I agree with being very proactive about physio. DO NOT be fobbed off with "its normal after birth" etc. you did not have a run of the mill birth. I was bleeding/passing clots/unable to walk comfortably 3 weeks after my birth and the hospital and my consultant kept telling me it was normal. It wasn't - I had retained products that needed to be removed. (they only listened when my husband who worked in the hospital told them what was happening to me - you couldn't make this up).

Also agree about the fibre. My sister who is a midwife would call me and say "I cry every time I go to the bathroom thinking of you".

In the end everything was fine. I had no long-term problems. Sex resumed (eventually!) and was fine. I had 2 subsequent c-sections that were a doddle by comparison.

If I had my time over I would refuse consent to forceps.

I hope you and your lovely baby are doing well.

Shmerlock · 04/07/2021 21:31

Hello everyone, I'm sat reading your lovely comments with Olive on my chest having some much needed skin to skin.

Today I completely ran out of energy, reserves burnt out and emotions at an all time high. Essentially had a panic attack on the ward. We've now been granted a private room for the night and midwives have agreed to let my partner stay too in order to allow me time to, hopefully, get some rest.

We are hoping and praying that tomorrow we can go home as Olive's antibiotics finish then - all we're waiting on is results taken from some cultures to check for any possible viruses.

I can't thank you all enough, this has been an incredibly frightening time and I've never felt so low. To read such compassionate messages during those lonely hours has honestly kept me going xxx

OP posts:
Verbena87 · 04/07/2021 21:37

So, so glad to hear you’re in your own room with your little family all together.

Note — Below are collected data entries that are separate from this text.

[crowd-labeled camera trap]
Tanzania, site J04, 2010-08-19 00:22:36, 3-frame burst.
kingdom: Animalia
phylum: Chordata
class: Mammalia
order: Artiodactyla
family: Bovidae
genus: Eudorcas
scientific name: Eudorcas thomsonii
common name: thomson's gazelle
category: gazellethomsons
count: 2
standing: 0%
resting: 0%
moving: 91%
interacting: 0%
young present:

Don’t panic if you still feel knackered and a bit numb for the next few hours/days/weeks (though do tell your midwife/gp) - it’s been trauma, shock and exhaustion all together so give yourself as much grace as you can muster: recovery is slow but worth the wait.

Ruthietuthie · 05/07/2021 00:04

@Shmerlock, just checking back in on you and Olive. So glad that you are now in a private room and will have the love and support of your partner tonight.
I honestly remember thinking "I will NEVER recover from this" after my birth - both physically and mentally. But time is a remarkable healer, trust me on that. Once you are back home with your baby, and all those lovely love hormones are flowing as you hold her and nurse her if you can, you will start to heal. I promise. (And the sex works itself out too. Initially, my undercarriage was unrecognizable! But it all healed up eventually and now is, remarkably, absolutely no different than before. So don't worry about that).
You are a warrior. You are so brave.
Sending lots of love to you and your little girl.